» Stated goal 1:
Decide whether each statement below agrees with the cycling blog page, answering yes or no and quoting the deciding words from it: (a) the Council says it has two main concerns about added cycle facilities on the A5; (b) the Council expects a satisfactory and safe engineering solution for this section of the A5 to be likely; (c) the snow video shows that Dutch towns salt their cycle paths.
» Stated goal 2:
Pick up the cycling blog page where it stops and keep writing it.
## START Document segment
Skip to main content

David Arditti's blog

Pageant of motoring

May 22, 2011 by David Arditti

 Read more... »

Report on the Elstree and Stanmore ride, 9 April 2011

April 10, 2011 by David Arditti

 Read more... »

Report on the Thameslink Chiltern Ride 20 June

June 21, 2010 by David Arditti

Cycling in the snow in The Netherdands

January 10, 2010 by David Arditti

 This (slightly over-long) video shows that they salt the cycle paths in Dutch towns to keep them usable in the snow. Read more... »

The A5, cycle policy and Cycle Highways

July 12, 2009 by David Arditti

Searching my emails,  I came cross this, written by Nick Bell, Barnet Council's transport strategy chief, on 4 August 2004, explaining Barnet's non-participation in the A5 CRISP :

The Council has two main concerns with regard to the proposals for providing
additional cycle facilities on the A5.

Firstly, the road layout and traffic conditions on the A5 do not provide a
particularly good environment for cyclists.  The combination of relatively
fast moving traffic and congestion in alternating stretches, numerous busy
junctions, and high bus and HGV flows make it very challenging to find ways
of improving the route.  Furthermore, as some lengths of the road have town
centre type retail frontage with the accompanying parking and loading
requirements and problems, any additional provision for cyclists is likely
to be both difficult to achieve and potentially create a hazardous situation
for cyclists and/or pedestrians.

With these issues in mind, the Council believes it is very unlikely that a
satisfactory and safe engineering solution can be developed for this section
of the A5, particularly where the route crosses the North Circular Road.  It
is precisely for these reasons that other routes such as Brent Terrace have
been identified in the past.

The second main issue is the proposed regeneration of Cricklewood (& Brent
Cross) and West Hendon.  Both these projects are at a stage where detailed
layouts have not been prepared, however they are sufficiently advanced that
the Council is confident that regeneration will proceed and that the scale
of the work involved will be significant.  This means that there is an
opportunity to provide high quality routes as part of the regeneration
schemes, but also that changes to the existing road layout may mean any
improvements for cyclists made now may have to be removed or altered and
would therefore not be good value for money.  TfLSM are aware of the scale
of the changes necessary in the area around Staples Corner.
## END Document segment
## START Material shown
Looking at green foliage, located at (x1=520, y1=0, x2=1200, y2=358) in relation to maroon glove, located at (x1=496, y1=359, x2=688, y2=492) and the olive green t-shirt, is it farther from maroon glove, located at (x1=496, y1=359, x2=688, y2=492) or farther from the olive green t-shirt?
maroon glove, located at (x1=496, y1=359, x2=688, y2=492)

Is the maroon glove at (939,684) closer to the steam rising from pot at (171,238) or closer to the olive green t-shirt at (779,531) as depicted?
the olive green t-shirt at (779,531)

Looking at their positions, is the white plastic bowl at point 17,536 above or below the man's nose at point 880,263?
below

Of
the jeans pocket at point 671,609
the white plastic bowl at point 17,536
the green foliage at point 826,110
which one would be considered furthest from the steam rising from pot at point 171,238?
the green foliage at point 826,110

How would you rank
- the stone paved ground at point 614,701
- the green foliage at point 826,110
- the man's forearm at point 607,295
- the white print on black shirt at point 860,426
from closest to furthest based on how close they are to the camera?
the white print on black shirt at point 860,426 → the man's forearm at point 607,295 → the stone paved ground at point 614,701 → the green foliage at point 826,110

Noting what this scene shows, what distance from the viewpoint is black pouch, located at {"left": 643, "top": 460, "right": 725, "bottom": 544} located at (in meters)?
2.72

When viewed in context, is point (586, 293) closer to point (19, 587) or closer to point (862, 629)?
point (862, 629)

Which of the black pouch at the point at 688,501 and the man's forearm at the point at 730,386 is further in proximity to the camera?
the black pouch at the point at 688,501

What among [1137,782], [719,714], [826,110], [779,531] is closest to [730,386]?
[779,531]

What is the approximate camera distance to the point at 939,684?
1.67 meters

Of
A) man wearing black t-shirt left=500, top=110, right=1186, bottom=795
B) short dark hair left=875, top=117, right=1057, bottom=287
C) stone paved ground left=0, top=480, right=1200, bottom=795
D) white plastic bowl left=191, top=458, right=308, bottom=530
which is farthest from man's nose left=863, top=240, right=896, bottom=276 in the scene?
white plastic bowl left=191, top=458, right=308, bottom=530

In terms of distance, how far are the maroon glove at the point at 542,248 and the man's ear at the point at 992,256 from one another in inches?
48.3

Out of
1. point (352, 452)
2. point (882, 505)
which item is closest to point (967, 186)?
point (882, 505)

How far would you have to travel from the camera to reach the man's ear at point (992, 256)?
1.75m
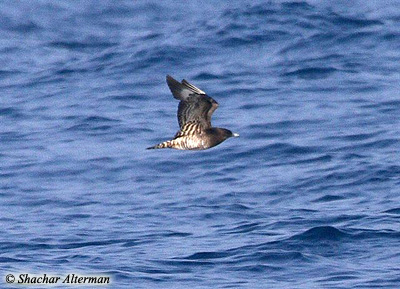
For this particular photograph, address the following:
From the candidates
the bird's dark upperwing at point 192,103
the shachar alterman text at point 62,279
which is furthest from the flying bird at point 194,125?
the shachar alterman text at point 62,279

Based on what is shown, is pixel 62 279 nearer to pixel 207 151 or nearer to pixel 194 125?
pixel 194 125

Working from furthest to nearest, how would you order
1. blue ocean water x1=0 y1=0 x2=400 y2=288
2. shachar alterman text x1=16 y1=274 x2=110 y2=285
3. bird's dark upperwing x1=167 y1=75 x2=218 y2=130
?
blue ocean water x1=0 y1=0 x2=400 y2=288
shachar alterman text x1=16 y1=274 x2=110 y2=285
bird's dark upperwing x1=167 y1=75 x2=218 y2=130

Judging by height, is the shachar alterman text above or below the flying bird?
below

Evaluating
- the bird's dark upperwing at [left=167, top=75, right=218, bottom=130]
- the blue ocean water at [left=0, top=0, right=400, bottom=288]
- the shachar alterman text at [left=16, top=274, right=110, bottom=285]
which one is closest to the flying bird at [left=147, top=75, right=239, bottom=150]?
the bird's dark upperwing at [left=167, top=75, right=218, bottom=130]

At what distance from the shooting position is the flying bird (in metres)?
12.3

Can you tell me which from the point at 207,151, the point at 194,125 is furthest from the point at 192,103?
the point at 207,151

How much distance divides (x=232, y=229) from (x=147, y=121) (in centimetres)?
491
## END Material shown
» Task response 1:
(a) Yes: "The Council has two main concerns with regard to the proposals for providing additional cycle facilities on the A5."
(b) No: "the Council believes it is very unlikely that a satisfactory and safe engineering solution can be developed for this section of the A5"
(c) Yes: "they salt the cycle paths in Dutch towns to keep them usable in the snow"

» Task response 2:
Ultimately, as joint Highway Authority for some lengths of the A5, and sole
Highway Authority for one section, the Council would have to satisfy itself
that any changes to the road layout are appropriate, safe and value for
money, prior to implementing them.  From past work and local knowledge, our
belief is that experienced cyclists will not get significant benefits from
comprehensive measures on the A5, and may in fact find them unhelpful.
There is also a risk that novice and inexperienced riders may be attracted
to the A5 by the presence of any new cycle facilities and be given a false
sense of security.  The fact that the A5 offers a direct route when viewed
on a map does not necessarily mean that it is the best or most appropriate
route for all cyclists.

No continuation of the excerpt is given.